Emergency Access Accounts allow you to maintain control over your environment and take action during critical scenarios.

Requirements

M365 Admin Role: Access to Conditional Access, EntraID User Management, and Subscriptions is necessary.

Active Subscription: An active Microsoft 365 subscription is required.

Account Creation

  • Link: [Entra Portal](https://entra.microsoft.com) > Identity > Users

  • Naming Convention: Use a standardized naming convention, e.g., "EmergencyAccount_1," to clearly identify the accounts.

  • Domain Selection: Use the default moera domain (.onmicrosoft) to mitigate reconnaissance attempts.

  • MFA Methods: Configure multiple authentication methods, such as FIDO keys, Authenticator app, and email, to maximize security.

  • Conditional Access Group: Assign Emergency Access Accounts to the dedicated group CA-Persona-BreakGlassAccounts to manage policies effectively.

Note: Always create two Emergency Access Accounts and store the FIDO keys in secure locations.

Screen Shot Emergency Account 1.
Screenshot Users.

Conditional Access Policy

Link: Intune Portal > Devices > Conditional Access > Policies

Objective: Ensure that Emergency Access Accounts can authenticate exclusively using phishing-resistant MFA methods.


Recommended Policy Settings

  • Users: Target the CA-Persona-BreakGlassAccounts group (Emergency Access Users group).

  • Target Resources: Apply to all resources.

  • Grant: Allow access with the authentication strength set to "Phishing-resistant MFA."

  • Session: Configure sign-in frequency to 1 hour.

Note: Ensure that Emergency Access Accounts are excluded from all other Conditional Access Policies, except for the dedicated policy designed for these accounts.

Screenshot Emergency Account Conditional Access | Policies.
Screenshoot - Require authentication strength.
Screenshot Sign-in frequency.

Log Analytics Workspace

Link: Azure Portal

Objective: Store sign-in logs in a dedicated Log Analytics Workspace to filter and monitor access by Emergency Access Accounts.


Steps to Configure

  1. Create a Resource Group: Set up a resource group (e.g., rg-signinlogs-prod-weu-01).

  2. Create a Workspace: Configure a Log Analytics Workspace (e.g., log-signinlogs-prod-weu).

  3. Log Forwarding: Navigate to Entra Portal > Monitoring & Health > Diagnostic Settings.

You can configure the Sign-In Logs to be written to the workspace, allowing extended retention (default retention for Sign-In Logs is 30 days).


Advantage

The data can now be queried using KQL (Kusto Query Language), enabling targeted searches for logins by Emergency Access Accounts.

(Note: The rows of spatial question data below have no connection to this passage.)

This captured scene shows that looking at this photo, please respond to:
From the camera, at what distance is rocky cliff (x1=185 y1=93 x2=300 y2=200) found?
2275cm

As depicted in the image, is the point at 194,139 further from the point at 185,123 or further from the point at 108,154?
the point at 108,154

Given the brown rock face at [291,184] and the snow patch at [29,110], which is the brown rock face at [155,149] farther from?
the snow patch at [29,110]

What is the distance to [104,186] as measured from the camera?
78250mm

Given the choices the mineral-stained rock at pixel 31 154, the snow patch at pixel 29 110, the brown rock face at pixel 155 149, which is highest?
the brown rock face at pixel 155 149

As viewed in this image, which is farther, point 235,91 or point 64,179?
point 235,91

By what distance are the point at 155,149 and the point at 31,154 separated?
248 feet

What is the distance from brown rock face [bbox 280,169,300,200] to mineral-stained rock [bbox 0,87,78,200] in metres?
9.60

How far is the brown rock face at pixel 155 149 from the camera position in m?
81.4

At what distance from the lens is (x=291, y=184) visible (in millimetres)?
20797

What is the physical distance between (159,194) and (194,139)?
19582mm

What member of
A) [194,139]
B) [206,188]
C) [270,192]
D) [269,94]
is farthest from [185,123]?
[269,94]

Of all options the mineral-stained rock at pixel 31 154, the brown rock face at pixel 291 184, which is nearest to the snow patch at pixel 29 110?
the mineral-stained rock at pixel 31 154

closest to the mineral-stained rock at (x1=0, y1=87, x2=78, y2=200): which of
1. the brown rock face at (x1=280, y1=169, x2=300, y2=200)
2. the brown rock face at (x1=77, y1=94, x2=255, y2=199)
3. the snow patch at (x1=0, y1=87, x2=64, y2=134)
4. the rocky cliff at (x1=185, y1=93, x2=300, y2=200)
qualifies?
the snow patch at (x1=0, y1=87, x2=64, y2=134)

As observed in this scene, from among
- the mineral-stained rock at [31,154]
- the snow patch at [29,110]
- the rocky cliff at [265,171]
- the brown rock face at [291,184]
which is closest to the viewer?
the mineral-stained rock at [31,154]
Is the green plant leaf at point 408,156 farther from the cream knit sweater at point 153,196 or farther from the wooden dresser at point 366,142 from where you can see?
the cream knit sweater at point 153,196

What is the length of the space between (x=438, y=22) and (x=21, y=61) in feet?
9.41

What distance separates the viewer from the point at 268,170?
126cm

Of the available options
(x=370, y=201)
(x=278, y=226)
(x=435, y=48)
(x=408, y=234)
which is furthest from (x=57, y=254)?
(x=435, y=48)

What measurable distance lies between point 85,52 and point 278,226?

Dieagnostic setting - SignInLogs.

Alert Rule

Link: Azure Portal > Resource Group > Alerts > Alert Rule

Objective: Notify the IT department whenever an Emergency Access Account is used, enabling immediate action in case of an emergency or unauthorized access.

SigninLogs 
| project UserId 
| where UserId == "User-ID“ 
Screenshot Alert rule.
Screenshot Logs Microsoft Azure.
Alert logic.
Microsoft Azure Create an alert rule.
Microsoft Azure Alerts.
Alert Rules.

User Experience

A well-defined Emergency Access plan not only enhances security but also provides a simplified yet secure user experience during critical situations. Administrators can be confident that emergency accounts are both protected from unauthorized access and readily available when needed.

Summary

Emergency Access Accounts are a critical component of the security strategy for Microsoft 365. By leveraging strong authentication methods, tailored Conditional Access policies, and monitoring via Log Analytics, these accounts can be secured effectively.

Regular reviews of Sign-In Logs enable early risk detection and swift response to potential threats.

This structured approach ensures your organization is prepared for emergencies and implements access controls optimally.

Screenshot Emergency Access Account 2.